The urine-filled sample holder is placed in an automatic calorimetric scanning instrument which includes an optically magnifying lens set that is focused on the chambers in the sample holder. The instrument includes a CCD component, and is operable to perform an automated X, Y, Z scan of the chambers in the sample holder, and is operative by reason of the CCD to detect and image different colorant wave length emissions emanating from the reagent bands on the dipstick, and from any formed bodies present in the second and third chambers described above. The instrument includes a microprocessor controller which controls the scanning steps and the operation of the CCD imager. The controller is also operative to differentiate the several wave length emissions and correlate the latter with controller pre-programmed emission wavelengths, sizes, shapes, texture and morphology, so as to ascertain the nature of the emission sources, and therefore identify the targets being analyzed. Scanned results can be stored and displayed by means of an on-site display, or can be transmitted to a remote site for analysis. As noted above, a more comprehensive description of the reader instrument and its mode of operation is contained in co-pending U.S. patent application Ser. No. 09/255,673, filed Feb. 23, 1999.

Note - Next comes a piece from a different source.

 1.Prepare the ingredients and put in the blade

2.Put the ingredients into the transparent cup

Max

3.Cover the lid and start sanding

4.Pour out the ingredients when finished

It is therefore an object of this invention to provide an apparatus and method for analyzing a subject""s urine sample for chemical analytes, formed bodies, and evidence of a rare event, such as casts, in the patient""s urine.
It is a further object of this invention to provide an apparatus and method of the character described which is automated and requires minimal human intervention.
It is yet another object of this invention to provide a disposable urine sample holder for use in conjunction with an apparatus and method of the character described.
It is an additional object of this invention to provide an apparatus and method of the character described which is simple to use and requires minimal technician training.